Another way to exiting IEX other than ctrl-C

I can think of 3 ways to quit an IEx shell:

  1. The mentioned <ctrl-c> hit twice or once followed by q and then <enter>,
  2. <ctrl-g> and then q + <enter>,
  3. and finally System.halt,

but there is a difference between System.halt and the others.

Namely that System.halt "halts the Erlang runtime" and the others just "quit the shell".

When you have only one shell session running or the session is not attached to a separate runtime then both ways will produce the same result. But if you have a session connected to a separate runtime e.g. via iex --remsh (remote shell) then running System.halt in it will halt the runtime and so make both shell processes / runtimes terminate.
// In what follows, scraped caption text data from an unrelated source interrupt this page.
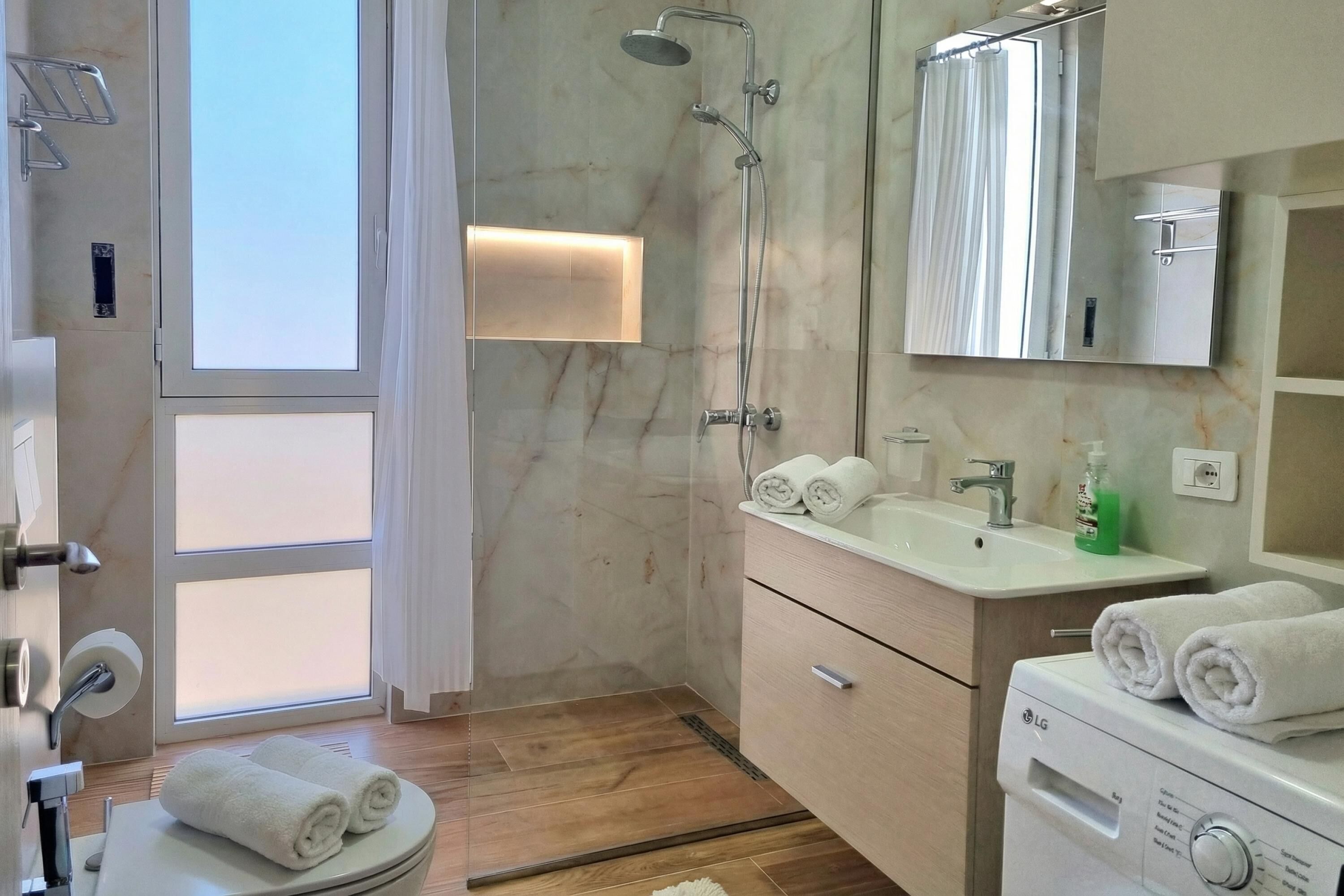 A modern bathroom with a shower, toilet, sink, and mirror.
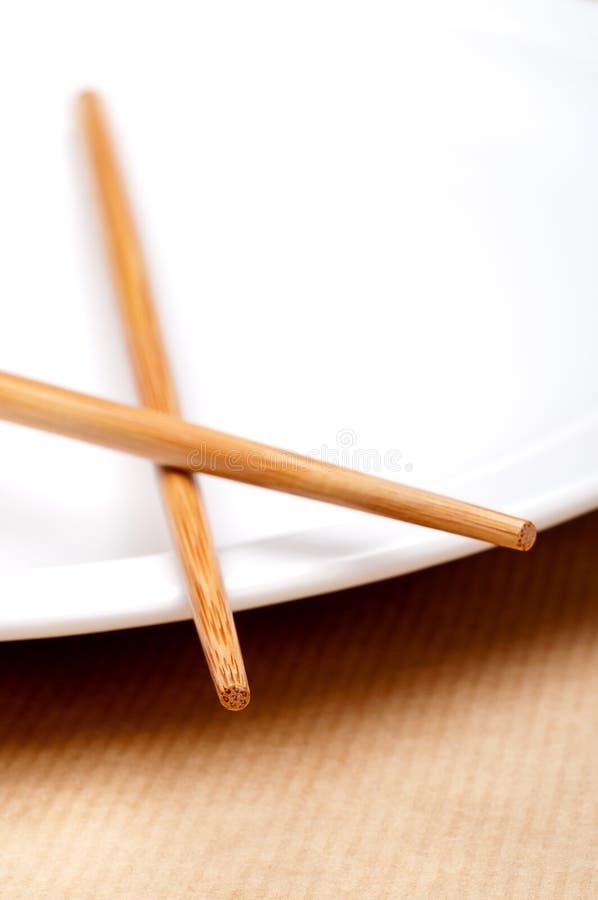 A pair of chopsticks on a white plate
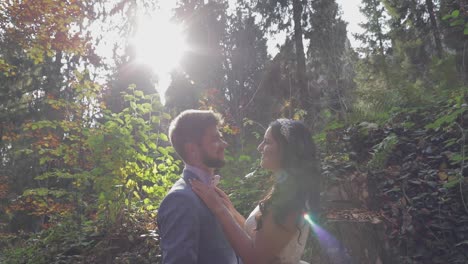 Groom-with-bride-near-mountain-hills-in-the-forest.-Wedding-couple.-Sunbeams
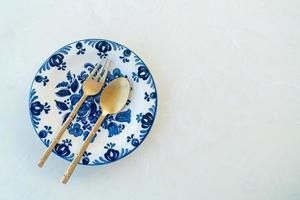 beautiful vintage porcelain plate on white table photo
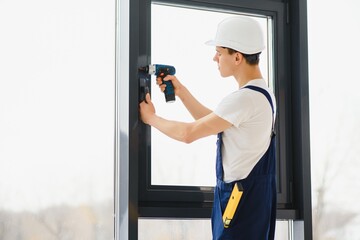 Workman in overalls installing or adjusting plastic windows in the living room at home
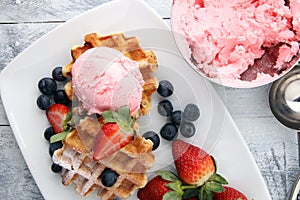 Plate of belgian waffles with strawberry ice cream, and fresh st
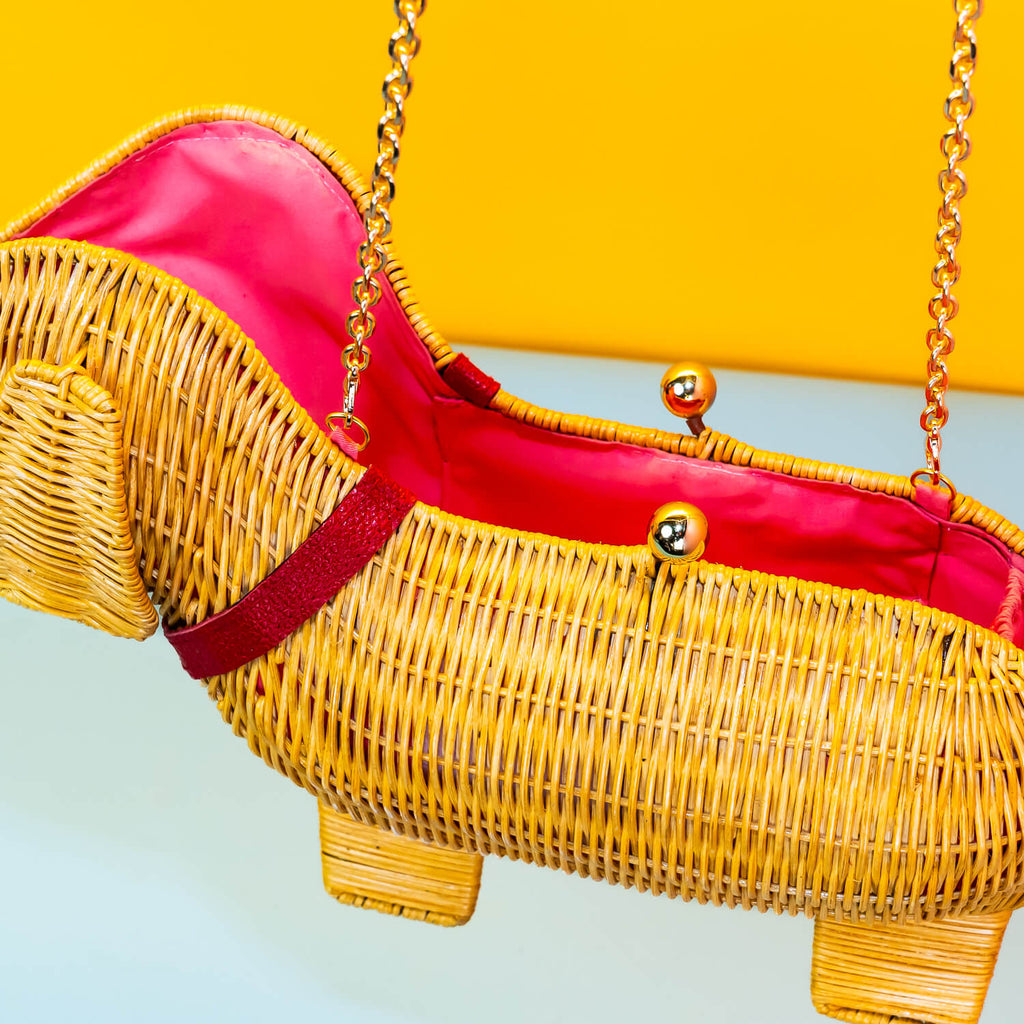 Wicker Darling yellow sausage dog clutch purse sausage dog handbag hands in a colourful room.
Just quitting a shell (via method 1. or 2.) will not stop the runtime it is connected to.

Conclusion: if you connect with your shell to other runtimes then know that System.halt will halt the runtime you have connected to. If you do not want to do it use <ctrl-c>.

UPDATE: Recently I have also found out about <ctrl-\>. You can read more about it in this article:

What I didn’t know is that you can exit the shell by sending Ctrl-. The shell will exit immediately. As far as I know, it has the same effect as aborting the shell in the Break command, it doesn’t affect remote nodes and it also works outside of iex (for example, you can use to terminate your tests).


Looks like

 System.halt

also works.


  1. Disconnect from shell and stop current node. This is what you need in most cases.
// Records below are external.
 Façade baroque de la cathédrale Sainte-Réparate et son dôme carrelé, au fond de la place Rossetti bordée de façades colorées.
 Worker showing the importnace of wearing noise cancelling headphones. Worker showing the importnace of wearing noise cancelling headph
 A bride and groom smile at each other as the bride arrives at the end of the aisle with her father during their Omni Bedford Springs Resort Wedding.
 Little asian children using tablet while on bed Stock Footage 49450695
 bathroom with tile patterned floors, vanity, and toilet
    1.1. Ctrl+\ - standard method to quit the Erlang shell. See "4.4 How do I quit the Erlang shell?" in Erlang -- Getting Started.

    1.2. Ctrl+C, a, Enter - via the (a)bort command of the Break menu.

    1.3. Ctrl+C, Ctrl+C - looks like undocumented feature of the Break menu.

    1.4. Ctrl+G, q, Enter - via the q (quit erlang) commant of the User Switch menu (see Erlang -- shell -- JCL Mode).

    Note: this leaves remote node alive if you have connected to it with iex --remsh (see iex --help and IEx -- Remote Shells).

  2. Shut down the node you are connected to.

    2.1. System.halt - quick and dirty shut down. The runtime system exits with status code 0 (clean exit without errors). You can also call System.halt(:abort) to abort with core dump. Same as :erlang.halt.

    2.2. :init.stop (System.stop in future versions) - clean shutdown. All applications are taken down smoothly, all code is unloaded, and all ports are closed before the system terminates by calling halt(Status).

    Note: this leaves your shell alive if you have connected to a remote shell with iex --remsh.

Notice that all these options are disabled if Erlang is started with the ignore break, +Bi, system flag: iex --erl +Bi (which can be useful, for example when running a restricted shell). See Erlang -- erl for more info.